Task to complete
Could you write out all of the items below again, substituting "faulty or broken objects" for every "damaged or defective things", changing nothing else, and omitting the pictures?

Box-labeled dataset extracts

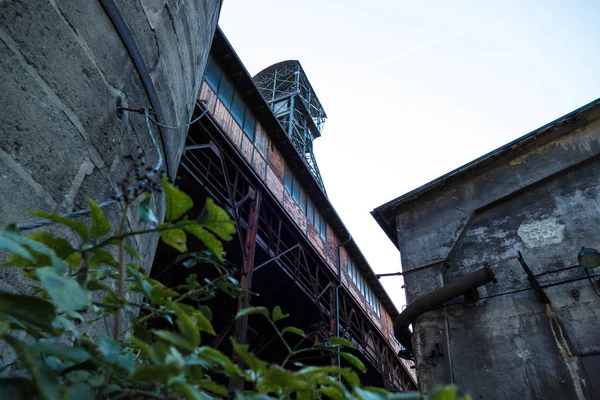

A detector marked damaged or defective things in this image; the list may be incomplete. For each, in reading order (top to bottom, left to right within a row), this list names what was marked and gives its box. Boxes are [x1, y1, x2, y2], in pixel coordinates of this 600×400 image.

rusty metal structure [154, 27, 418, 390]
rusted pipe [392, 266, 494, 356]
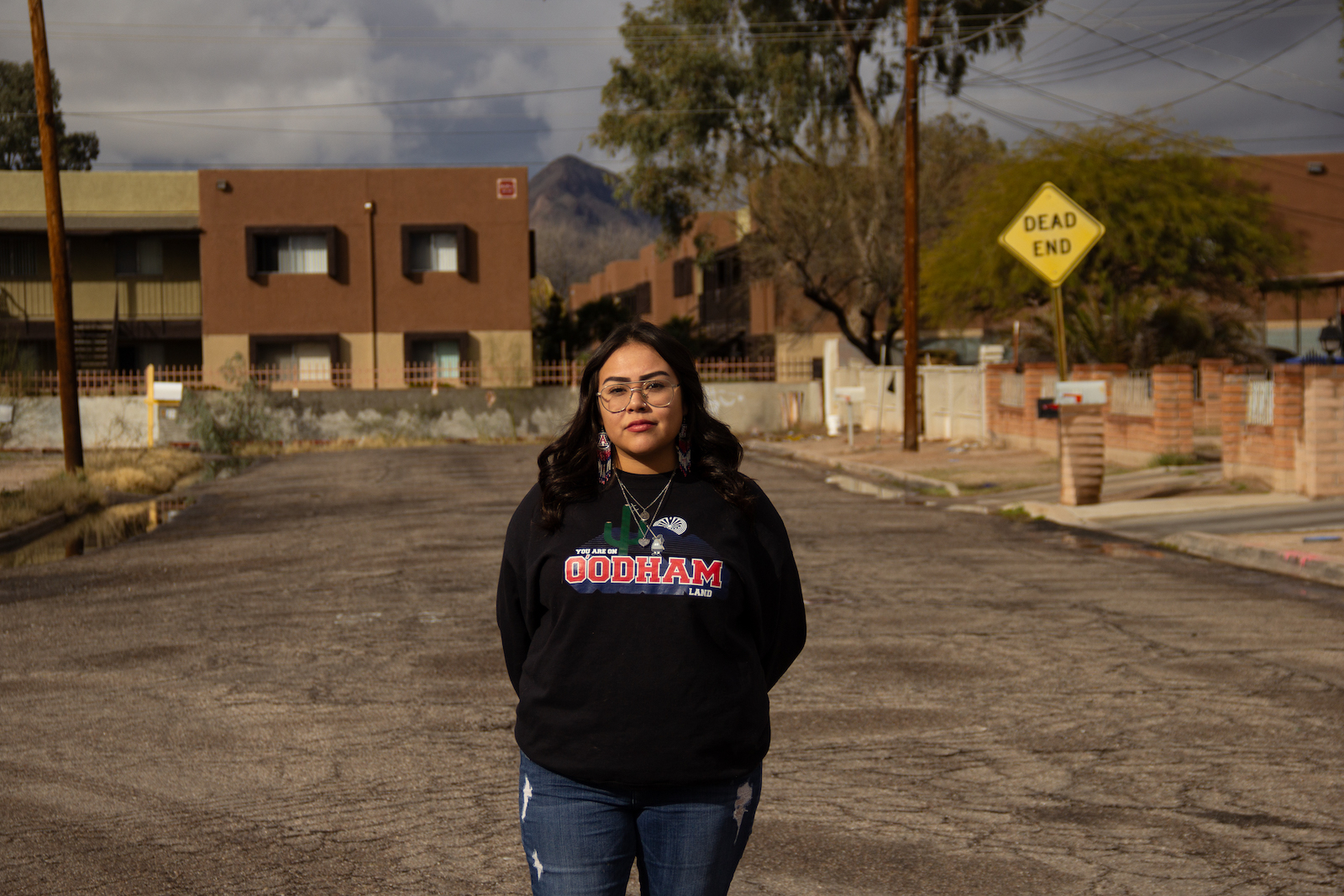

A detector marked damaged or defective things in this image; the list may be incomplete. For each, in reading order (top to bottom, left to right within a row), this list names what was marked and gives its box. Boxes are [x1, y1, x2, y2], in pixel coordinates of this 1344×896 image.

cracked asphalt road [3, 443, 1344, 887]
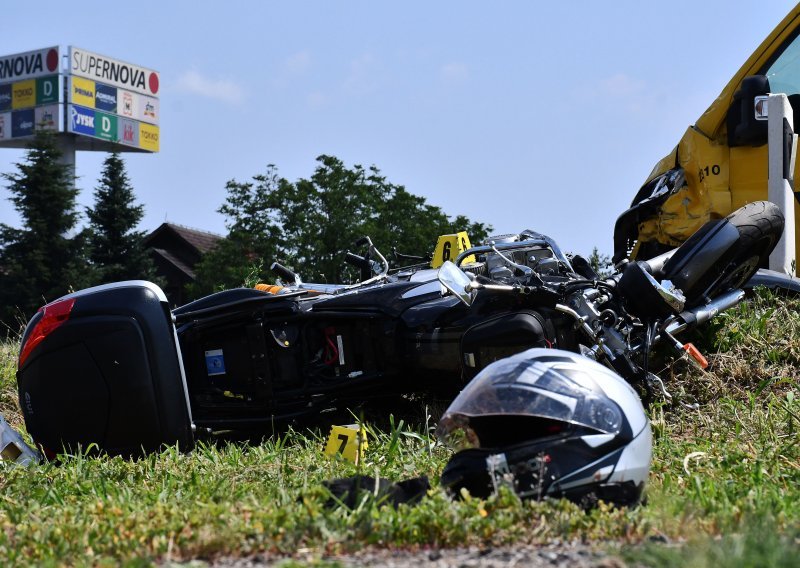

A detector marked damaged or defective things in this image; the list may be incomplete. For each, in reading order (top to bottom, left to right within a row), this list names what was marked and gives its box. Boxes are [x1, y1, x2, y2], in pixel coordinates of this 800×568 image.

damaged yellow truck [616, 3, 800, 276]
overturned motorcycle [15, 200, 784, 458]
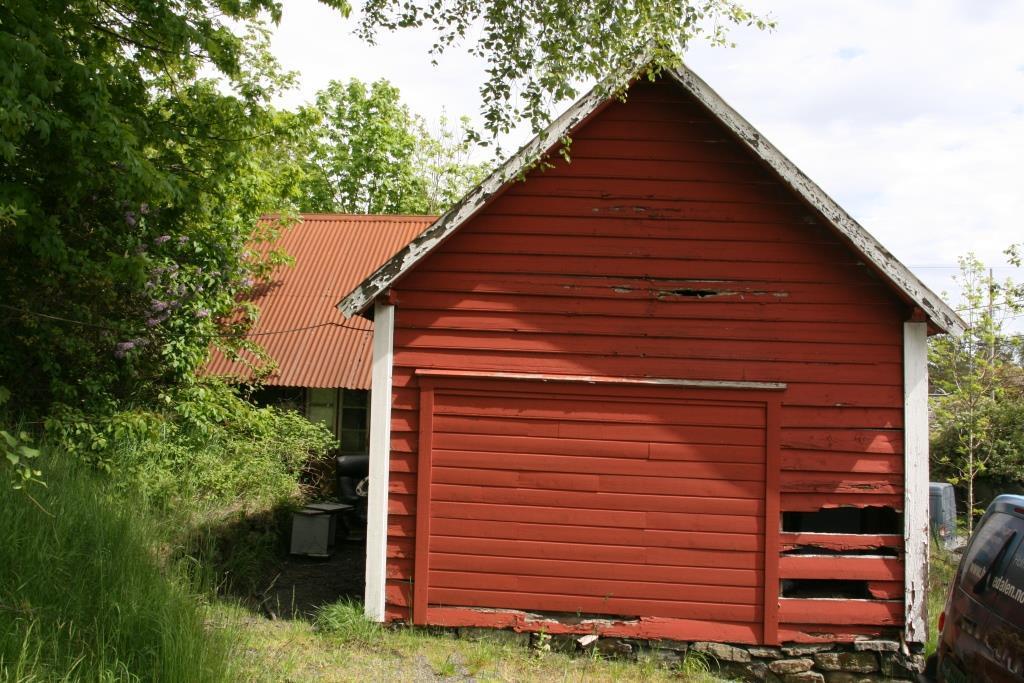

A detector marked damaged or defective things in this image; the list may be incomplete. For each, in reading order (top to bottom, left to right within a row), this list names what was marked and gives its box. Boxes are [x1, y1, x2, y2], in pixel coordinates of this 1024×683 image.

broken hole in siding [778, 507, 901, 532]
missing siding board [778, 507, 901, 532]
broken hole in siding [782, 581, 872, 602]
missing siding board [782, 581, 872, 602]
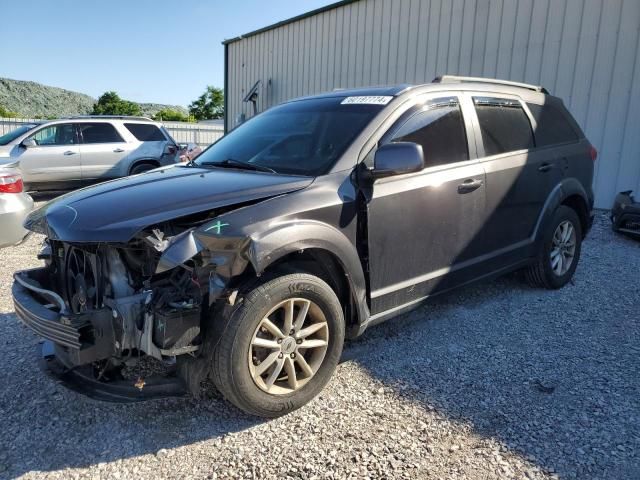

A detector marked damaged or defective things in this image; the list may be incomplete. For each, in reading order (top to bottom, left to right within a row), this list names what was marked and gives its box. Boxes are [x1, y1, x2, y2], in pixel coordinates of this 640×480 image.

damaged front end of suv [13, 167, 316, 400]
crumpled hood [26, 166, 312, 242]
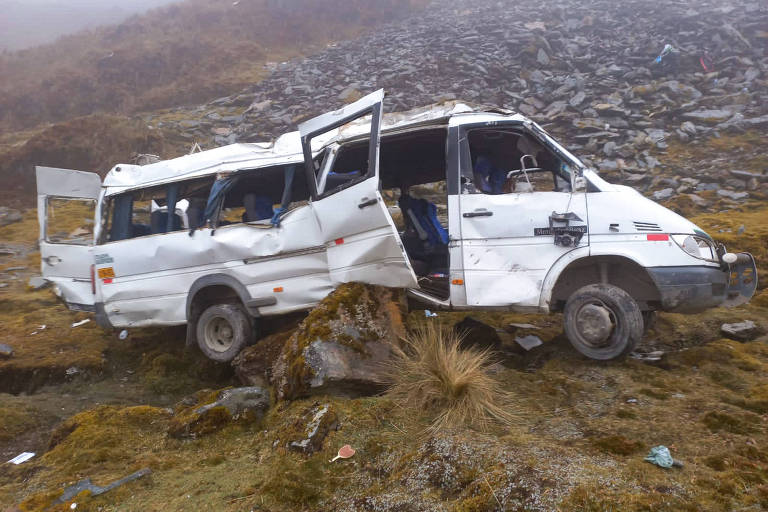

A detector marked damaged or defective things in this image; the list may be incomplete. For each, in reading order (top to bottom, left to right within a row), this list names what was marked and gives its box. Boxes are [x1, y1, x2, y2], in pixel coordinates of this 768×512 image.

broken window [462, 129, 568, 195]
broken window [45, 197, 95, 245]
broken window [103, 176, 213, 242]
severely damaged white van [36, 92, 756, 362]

Answer to the problem
A detector marked faulty or broken objects in this image; the list may be incomplete. For each, in reading order (top to bottom, left to right within a row), this list names what was marked and gives its box. Boxes are [x1, y1, x2, y2], in pixel coordinates of this 600×400 image.

rusty metal structure [154, 27, 418, 390]
rusted pipe [392, 266, 494, 356]

A detector marked faulty or broken objects in this image; the list may be incomplete. For each, in reading order (top to bottom, left to right within a row), this list names what was marked and gives its box. Boxes are [x1, y1, x2, y2], in pixel coordinates of this 1344×896 image.

cracked asphalt road [3, 443, 1344, 887]

A detector marked faulty or broken objects in this image; the list may be incomplete. For each, in reading order (top to bottom, left to right within a row), this list names what was marked and gives its box. Boxes are [x1, y1, x2, y2], in pixel coordinates of this 800×568 image.

damaged yellow truck [616, 3, 800, 276]
overturned motorcycle [15, 200, 784, 458]

A detector marked faulty or broken objects in this image; the list may be incomplete. For each, in reading order (top to bottom, left to right within a row), this list names what was marked and gives its box. Boxes are [x1, y1, x2, y2], in pixel coordinates of this 1024×683 image.

broken hole in siding [778, 507, 901, 532]
missing siding board [778, 507, 901, 532]
broken hole in siding [782, 581, 872, 602]
missing siding board [782, 581, 872, 602]

A detector marked faulty or broken objects in this image; the list may be incomplete. For each, in reading order (top to bottom, left to right within a row), this list names what was marked and gives its box. Boxes are [x1, y1, x2, y2], in pixel coordinates of this 640×480 image.

damaged front end of suv [13, 167, 316, 400]
crumpled hood [26, 166, 312, 242]

A detector marked faulty or broken objects in this image; the list may be incomplete. For each, in reading order (top to bottom, left to right within a row), this list names what was marked and gives its box. Boxes are [x1, y1, x2, y2], in pixel coordinates of this 768×512 image.

broken window [462, 129, 568, 195]
broken window [45, 197, 95, 245]
broken window [103, 176, 213, 242]
severely damaged white van [36, 92, 756, 362]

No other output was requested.